EATING IN ECUADOR
In the spirit of wrapping up our 10 days in Ecuador, I thought I'd pull together a brief recap of the food scene here.
On our pick-up from the Quito airport, our guide informed us that the fruit and fruit juices are plentiful and delicious and that we should partake whenever possible. She was right; the fruit is out if this world (though we never did take a liking to the tree tomatoes). Oftentimes they even combine the juices (mixto) for a delicious beverage.
Bananas are an important export.
I wrote earlier about the different types of corn and potatoes.
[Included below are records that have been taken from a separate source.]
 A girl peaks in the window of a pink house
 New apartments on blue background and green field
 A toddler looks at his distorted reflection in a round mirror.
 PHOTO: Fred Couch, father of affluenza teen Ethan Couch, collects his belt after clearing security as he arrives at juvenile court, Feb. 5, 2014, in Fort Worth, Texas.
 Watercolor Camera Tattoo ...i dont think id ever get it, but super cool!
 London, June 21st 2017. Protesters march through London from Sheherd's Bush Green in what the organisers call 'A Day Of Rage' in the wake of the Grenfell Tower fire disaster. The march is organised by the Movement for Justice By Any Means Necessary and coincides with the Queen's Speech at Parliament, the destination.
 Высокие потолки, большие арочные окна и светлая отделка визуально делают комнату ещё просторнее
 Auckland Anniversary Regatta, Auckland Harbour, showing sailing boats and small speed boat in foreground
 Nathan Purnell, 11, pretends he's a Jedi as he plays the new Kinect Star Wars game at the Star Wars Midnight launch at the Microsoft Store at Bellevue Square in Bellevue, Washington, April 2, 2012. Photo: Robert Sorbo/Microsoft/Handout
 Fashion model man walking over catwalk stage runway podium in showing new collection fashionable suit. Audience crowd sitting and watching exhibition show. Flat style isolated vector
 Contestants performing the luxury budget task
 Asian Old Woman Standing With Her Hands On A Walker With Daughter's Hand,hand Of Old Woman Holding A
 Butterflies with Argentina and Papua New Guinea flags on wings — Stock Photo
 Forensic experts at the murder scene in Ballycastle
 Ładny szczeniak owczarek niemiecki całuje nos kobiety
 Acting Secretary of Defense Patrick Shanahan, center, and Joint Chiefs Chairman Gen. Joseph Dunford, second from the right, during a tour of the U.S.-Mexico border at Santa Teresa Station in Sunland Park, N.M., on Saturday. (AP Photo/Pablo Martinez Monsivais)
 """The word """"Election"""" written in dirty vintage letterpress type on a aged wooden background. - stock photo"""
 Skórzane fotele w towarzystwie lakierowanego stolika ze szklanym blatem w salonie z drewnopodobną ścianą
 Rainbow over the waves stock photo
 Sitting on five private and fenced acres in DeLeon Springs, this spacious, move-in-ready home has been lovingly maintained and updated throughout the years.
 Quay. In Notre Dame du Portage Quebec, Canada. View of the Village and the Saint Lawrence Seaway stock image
Both are an important part of every meal. I am not a corn fan but the little cornmeal rolls are a ubiquitous part of every breakfast buffet.
Corn meal also makes an appearance fairly regularly with the corn empanadas. Quite tasty.
Another important export (and popular food) is seafood-- whether that be shellfish or fish. Our send-off dinner for Marita and Irene (they are not joining us in Machu Picchu) was at La Nuestro where we had a wonderfully authentic Ecuadorian seafood dinner. Three of us had the Ecuadorian prawns (gigantic and very sweet) and the other three had the sea bass.
Speaking of fish, another popular Ecuadorian dish is ceviche-- basically made with anything that swims! We had some on the yacht (complete with preparation presentation - see prior post), and at La Nuestro (that dish was a mixed ceviche platter with shrimp, octopus, bass, and black clams). Succulent and superb. For those readers not familiar with ceviche--it is prepared with VERY fresh raw fish which is cured with lime juice.
Soups are another important component of an Ecuadorian meal and we've had all flavors-- plantain, shrimp, tomato, onion, and potato. ..
...and some other tasty lunch foods!
Last, but not least, the Ecuadorians like their sweets (you may recall that our Quito guide told us they counteract altitude sickness). We had wonderful ice cream on the yacht and the pastries are everywhere. Here is a photo from a breakfast buffet.
So, lots of good eating here and we are looking forward to more in Peru. We have also been hoping that the Galapagos hiking has counteracted all of the eating! We shall see. At least we know that a trip back to the Equator will cause us to lose 2.2 pounds!